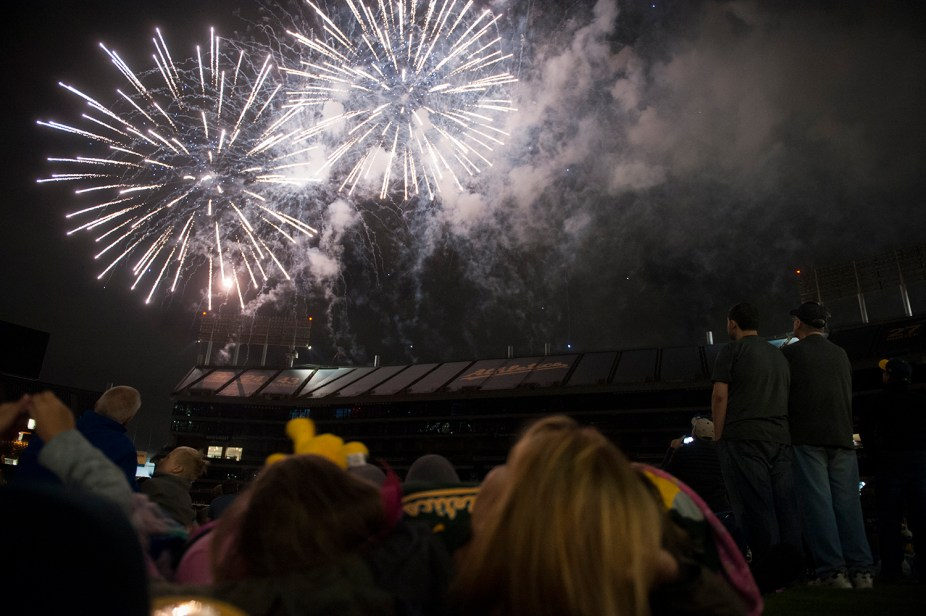 Fans relax on the field and enjoy the fireworks show following the game between the Oakland Athletics and the Chicago White Sox at the Oakland Coliseum in Oakland, Calif., on July 3, 2017.
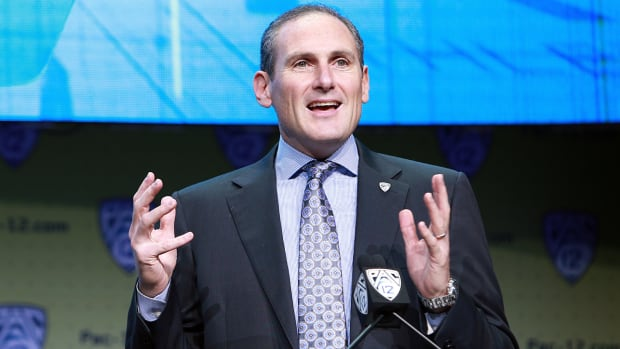 larry-scott-interview-pac-12-media-days-podium.jpg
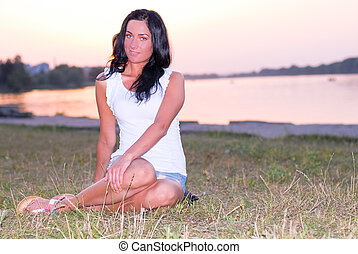 Young beautiful woman sitting on river bank at sunset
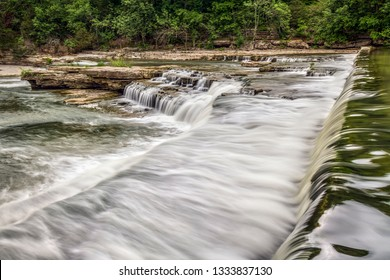 Water falls over an old mill dam and cascades over rocky limestone ledges at Upper Cataract Falls in Owen County, Indiana.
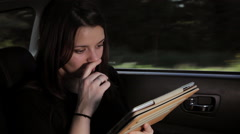Beautiful serious woman reading email on tablet in car Stock Footage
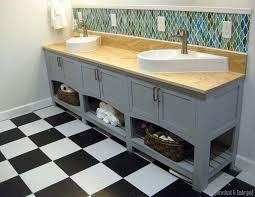 custom built shaker style bathroom vanity with geometric backsplash sawdust and embryos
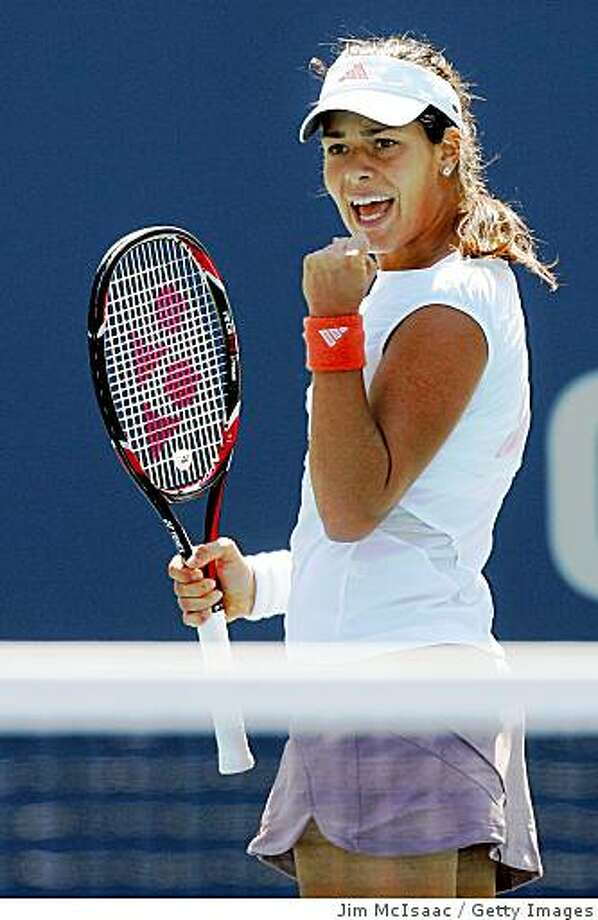 NEW YORK - AUGUST 26:  Ana Ivanovic of Serbia reacts after a point against Vera Dushevina of Russia during Day 2 of the 2008 U.S. Open at the USTA Billie Jean King National Tennis Center on August 26, 2008 in the Flushing neighborhood of the Queens borough of New York City. Ivanovic defeats Dushevina 6-1 4-6 6-4.  (Photo by Jim McIsaac/Getty Images) Photo: Getty Images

++++

Exercise objective |
In the entries above, which lines run from the one with "Water falls over" up to and including the one with "custom built shaker"? Write them out exactly, without the pictures.

Result |
 Water falls over an old mill dam and cascades over rocky limestone ledges at Upper Cataract Falls in Owen County, Indiana.
Beautiful serious woman reading email on tablet in car Stock Footage
 custom built shaker style bathroom vanity with geometric backsplash sawdust and embryos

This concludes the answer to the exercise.